Two. There is more food in cities than in forest. What must be hunted in the forest lies in plain sight in the cities. All you have to do is eat. For most city dwellers hunger is something they only know about from storybooks.
Three. Nesting space in nooks and crannies is easily found in unbelievable profusion. Predators, except for cats, are nearly nonexistent. None of that Medieval nonsense about, "Four and twenty Blackbirds baked in a pie". Whew! Thank you, Perdue Farms.
So, there it is: More light, more breeding; More food; Fewer predators.
Many smart birds other than Blackbirds have gotten the message. There are now more birds in cities than in forests. There are more mammals, too. Deer, squirrel, chipmunk, raccoon, opossum, skunk, and others unnoticed, are suburbanites.
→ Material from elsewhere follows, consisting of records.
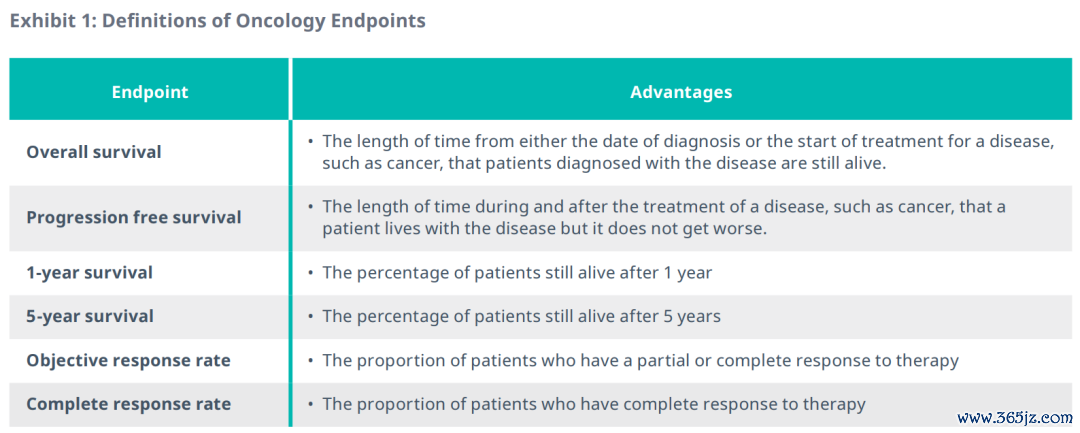 Exhibit 1: Definitions of Oncology Endpoints

| Endpoint | Advantages |
|---|---|
| Overall survival | • The length of time from either the date of diagnosis or the start of treatment for a disease, such as cancer, that patients diagnosed with the disease are still alive. |
| Progression free survival | • The length of time during and after the treatment of a disease, such as cancer, that a patient lives with the disease but it does not get worse. |
| 1-year survival | • The percentage of patients still alive after 1 year |
| 5-year survival | • The percentage of patients still alive after 5 years |
| Objective response rate | • The proportion of patients who have a partial or complete response to therapy |
| Complete response rate | • The proportion of patients who have complete response to therapy |

www.365jz.com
A few country cousins still live in the forest - for now.
Humans, too have been beguiled by the bright lights.
In the years following WWII great masses of Americans left the farm to move to the city; many of my own family among them. Much like the blackbirds, they went in search of more.
In their case it wasn't for food, but for salaries.
Their move seems to me foolish. What they gained
in money they lost in personal freedom. They were once masters of their own land. Now they're wage-slaves onto perpetuity.
They might have started a business. It would have changed nothing. Businesses depend on customers as much as salarymen depend on employers.
My Grandparents depended on no one but themselves. The few items they occasionally bought were for the sake of convenience, or novelty. Needs were supplied by their own hand.
Opinion will vary on this. I'll stick to my own.
Oh what a web we weave when first we try to get
a few bucks, or a few seeds, more.
I wonder if the blackbirds feel the same. The other animals, too. Once they were wild and free. Now the artificial world is the only world they know. If the cities fall and humans disappear, will they starve?
Probably not, but they might have a hard time of it for a while.
Of course I exaggerate, but not altogether.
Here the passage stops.